━━━ Passage to read ━━━
Hopefully and some of us.

Speaker 2:

Yeah, hopefully some of us still do have parents that yell at us. But Even if it's something as simple as Dr Lawyer, engineer failure, these unconscious things that I have one client in particular that grew up in an environment and a culture where if you weren't a doctor, a lawyer, an engineer or an engineer, you were basically a failure. That's conditioning. We don't approve of you being a rapper. We don't approve of you getting a tattoo.

Speaker 2:

We don't approve of you being xyz. We don't approve of you being bisexual or homosexual or a lesbian or whatever it is. We don't approve of xyz, that's not, that's not okay here. And so you get punished or you get hurt or you get Lashed out at, even in passive, aggressive ways, of just a reluctance of love or a or a taking away of love. If you're not gonna behave the way we want you to behave, we're gonna ostracize you from the group. You're not a part of the family, whatever it is, and that's how we get conditioned. So instead we learn this other response of Okay, well, I guess I better step in line, I better get in line and I better be what my parents want me to be.

Speaker 2:

And so, having dealt with so many different clients, there's very few humans that I've ever met that don't deal with this to some extent, where I mean I have a lot of clients where it's like, well, if I don't do that, then my husband's not gonna want to be with me, or if I don't do that, then that other person's gonna leave me, or if I don't do that, then my mom's gonna yell at me the holidays. A perfect example of that. I mean, how many of us are just going and doing holiday traditions that we just don't want to do. And then we justified after all, that was still fun and Christmas is fun or whatever, whatever holiday you celebrate, but you didn't invent that holiday. And and if it was up to you, and you really sat there and we're like you know what?

Speaker 2:

There's no peer pressure, there's no consequences. I'm not gonna lose love, I'm not gonna get lashed out at, I'm not gonna get that passive, aggressive text of you weren't there. I'm not gonna get guilt-tripped. You probably wouldn't go. We would all behave very differently if there wasn't social consequences. And so all all we're saying here is that, number one, you're not alone. Number two, everyone people pleases, sometimes even the people who think they don't. They definitely do. And and three, let's assess where your people pleasing and whether or not that's conditioning from your past or something that's actually serving you for the future.

Speaker 1:

I worked in Virginia I've mentioned that before I from my job that I had back in Before this 2017 I think it's probably 2017 we did a lot of work on the road and we travel a lot and I lived in New Hampshire at the time. We had a very big job in Virginia that I was running. It was the biggest job we ever had. So we were staying down there for weeks at a time and I think in total I stayed down there for three months or something and we had Kind of a sweet it wasn't a small hotel room, it was a big one that had two bedrooms and I had a kitchen and a living room because we were staying there for such a long period of time and there were two crews of us down there. So I think there was like four people, maybe six people, and we were all hanging out in my room and the roommate I had at the time and they everybody was like hey, we're going out tonight, let's get your stuff together, let's go.
━━━ Data shown ━━━
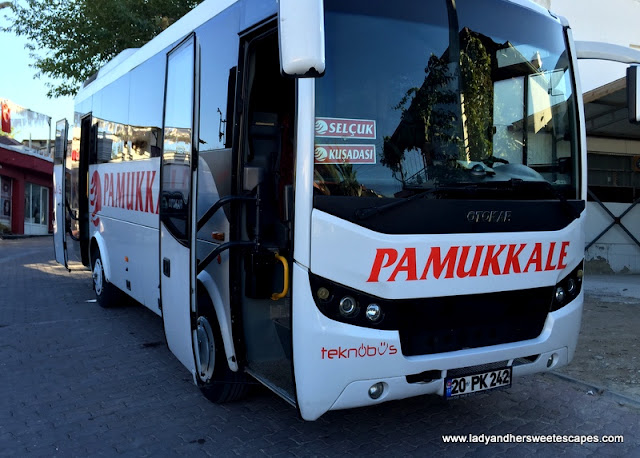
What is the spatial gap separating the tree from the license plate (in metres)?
11.8

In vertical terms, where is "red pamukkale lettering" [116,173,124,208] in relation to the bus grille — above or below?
above

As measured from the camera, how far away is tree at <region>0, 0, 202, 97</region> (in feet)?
46.8

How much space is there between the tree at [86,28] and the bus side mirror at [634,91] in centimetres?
1117

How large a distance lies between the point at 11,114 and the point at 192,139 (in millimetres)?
35476

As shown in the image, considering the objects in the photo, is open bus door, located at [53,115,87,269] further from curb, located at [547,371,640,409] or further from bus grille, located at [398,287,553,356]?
curb, located at [547,371,640,409]

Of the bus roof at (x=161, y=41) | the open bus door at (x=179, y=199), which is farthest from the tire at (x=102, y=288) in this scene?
the open bus door at (x=179, y=199)

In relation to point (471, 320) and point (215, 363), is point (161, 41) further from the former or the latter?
point (471, 320)

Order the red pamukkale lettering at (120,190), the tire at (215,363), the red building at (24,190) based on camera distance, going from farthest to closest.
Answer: the red building at (24,190) → the red pamukkale lettering at (120,190) → the tire at (215,363)

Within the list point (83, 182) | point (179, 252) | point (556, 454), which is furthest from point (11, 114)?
point (556, 454)

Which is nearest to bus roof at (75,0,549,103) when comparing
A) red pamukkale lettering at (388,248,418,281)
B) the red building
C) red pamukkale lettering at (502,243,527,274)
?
red pamukkale lettering at (502,243,527,274)

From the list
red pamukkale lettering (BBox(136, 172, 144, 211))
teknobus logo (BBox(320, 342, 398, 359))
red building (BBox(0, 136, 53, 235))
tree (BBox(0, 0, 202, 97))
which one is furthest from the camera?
red building (BBox(0, 136, 53, 235))

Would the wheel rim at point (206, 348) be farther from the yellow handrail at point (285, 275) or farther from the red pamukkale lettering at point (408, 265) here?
the red pamukkale lettering at point (408, 265)

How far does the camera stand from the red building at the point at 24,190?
2733cm

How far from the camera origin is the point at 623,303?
354 inches
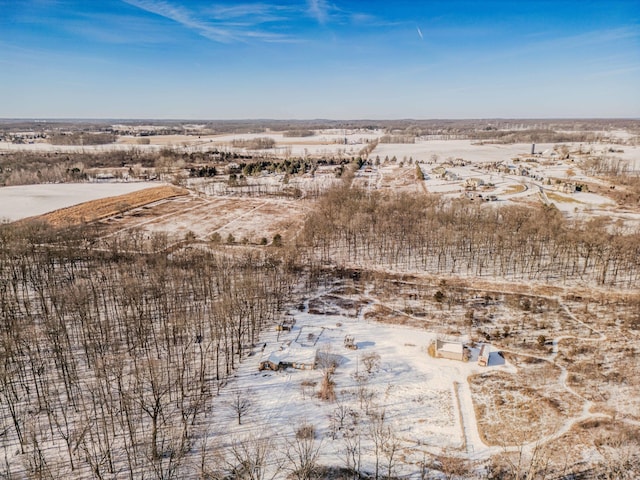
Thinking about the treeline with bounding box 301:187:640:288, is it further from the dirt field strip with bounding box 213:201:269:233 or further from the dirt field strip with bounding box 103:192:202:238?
the dirt field strip with bounding box 103:192:202:238

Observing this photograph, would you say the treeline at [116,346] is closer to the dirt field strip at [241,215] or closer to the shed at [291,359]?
the shed at [291,359]

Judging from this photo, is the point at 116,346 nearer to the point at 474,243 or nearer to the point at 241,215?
the point at 474,243

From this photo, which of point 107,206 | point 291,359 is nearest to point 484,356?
point 291,359

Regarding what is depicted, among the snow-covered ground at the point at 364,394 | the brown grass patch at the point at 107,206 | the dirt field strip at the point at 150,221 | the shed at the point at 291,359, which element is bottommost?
the snow-covered ground at the point at 364,394

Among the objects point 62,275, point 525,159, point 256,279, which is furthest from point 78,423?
point 525,159

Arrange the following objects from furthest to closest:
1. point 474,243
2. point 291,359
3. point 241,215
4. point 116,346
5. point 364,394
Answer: point 241,215, point 474,243, point 116,346, point 291,359, point 364,394

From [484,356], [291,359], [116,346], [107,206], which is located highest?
[107,206]

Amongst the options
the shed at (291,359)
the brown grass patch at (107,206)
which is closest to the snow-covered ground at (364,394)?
the shed at (291,359)
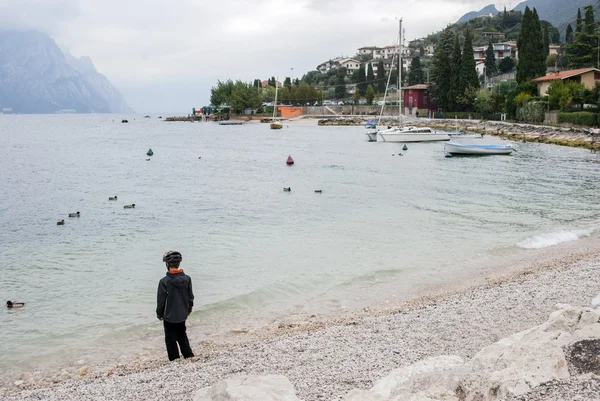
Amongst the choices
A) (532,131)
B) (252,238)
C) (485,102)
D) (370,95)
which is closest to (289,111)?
(370,95)

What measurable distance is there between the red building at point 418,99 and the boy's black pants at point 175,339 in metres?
117

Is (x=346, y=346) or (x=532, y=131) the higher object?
(x=532, y=131)

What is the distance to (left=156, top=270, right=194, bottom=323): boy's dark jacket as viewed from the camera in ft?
28.8

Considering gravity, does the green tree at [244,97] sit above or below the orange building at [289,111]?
above

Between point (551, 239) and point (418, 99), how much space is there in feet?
351

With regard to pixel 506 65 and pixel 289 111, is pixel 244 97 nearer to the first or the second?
pixel 289 111

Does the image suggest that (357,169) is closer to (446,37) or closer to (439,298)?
(439,298)

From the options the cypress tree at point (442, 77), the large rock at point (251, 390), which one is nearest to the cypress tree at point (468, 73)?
the cypress tree at point (442, 77)

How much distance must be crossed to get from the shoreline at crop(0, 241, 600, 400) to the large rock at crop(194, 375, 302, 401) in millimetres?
420

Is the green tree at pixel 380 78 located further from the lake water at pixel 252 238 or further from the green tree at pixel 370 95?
the lake water at pixel 252 238

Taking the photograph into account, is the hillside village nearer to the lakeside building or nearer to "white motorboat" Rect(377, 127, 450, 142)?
the lakeside building

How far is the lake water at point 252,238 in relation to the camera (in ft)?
44.8

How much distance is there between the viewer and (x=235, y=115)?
17175 centimetres

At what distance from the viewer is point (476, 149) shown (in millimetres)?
55938
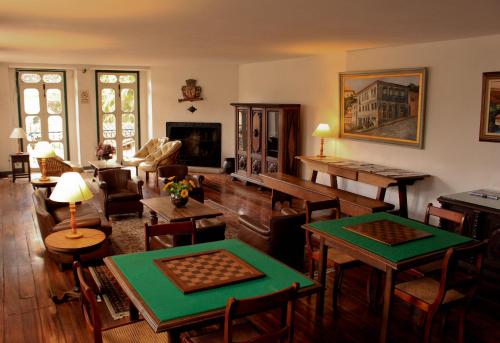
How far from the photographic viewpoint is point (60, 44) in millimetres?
7324

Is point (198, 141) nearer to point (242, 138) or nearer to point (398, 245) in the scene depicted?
point (242, 138)

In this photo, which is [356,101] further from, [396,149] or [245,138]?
[245,138]

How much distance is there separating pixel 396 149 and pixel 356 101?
3.88 ft

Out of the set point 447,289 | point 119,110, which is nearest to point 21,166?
point 119,110

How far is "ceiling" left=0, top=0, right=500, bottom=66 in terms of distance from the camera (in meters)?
4.12

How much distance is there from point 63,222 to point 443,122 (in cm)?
518

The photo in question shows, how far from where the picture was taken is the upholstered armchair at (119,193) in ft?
23.9

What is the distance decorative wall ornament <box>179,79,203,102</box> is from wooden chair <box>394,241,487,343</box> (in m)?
━━━
*To-do list*
1 – Condense the paragraph of the people-pleasing transcript that begins "There's no peer pressure" into a short list that keeps its main points.
2 – Output the people-pleasing transcript word for word, from "And so, having" up to and including "you know what?".

*Solutions to each task*
1 –
- With no peer pressure or consequences (no lost love, no being lashed out at, no passive-aggressive "you weren't there" text, no guilt-tripping), you probably wouldn't go.
- Everyone would behave very differently if there were no social consequences.
- First, you're not alone.
- Second, everyone people-pleases sometimes, even those who think they don't.
- Third, assess where you people-please and whether that comes from past conditioning or actually serves you for the future.

2 –
And so, having dealt with so many different clients, there's very few humans that I've ever met that don't deal with this to some extent, where I mean I have a lot of clients where it's like, well, if I don't do that, then my husband's not gonna want to be with me, or if I don't do that, then that other person's gonna leave me, or if I don't do that, then my mom's gonna yell at me the holidays. A perfect example of that. I mean, how many of us are just going and doing holiday traditions that we just don't want to do. And then we justified after all, that was still fun and Christmas is fun or whatever, whatever holiday you celebrate, but you didn't invent that holiday. And and if it was up to you, and you really sat there and we're like you know what?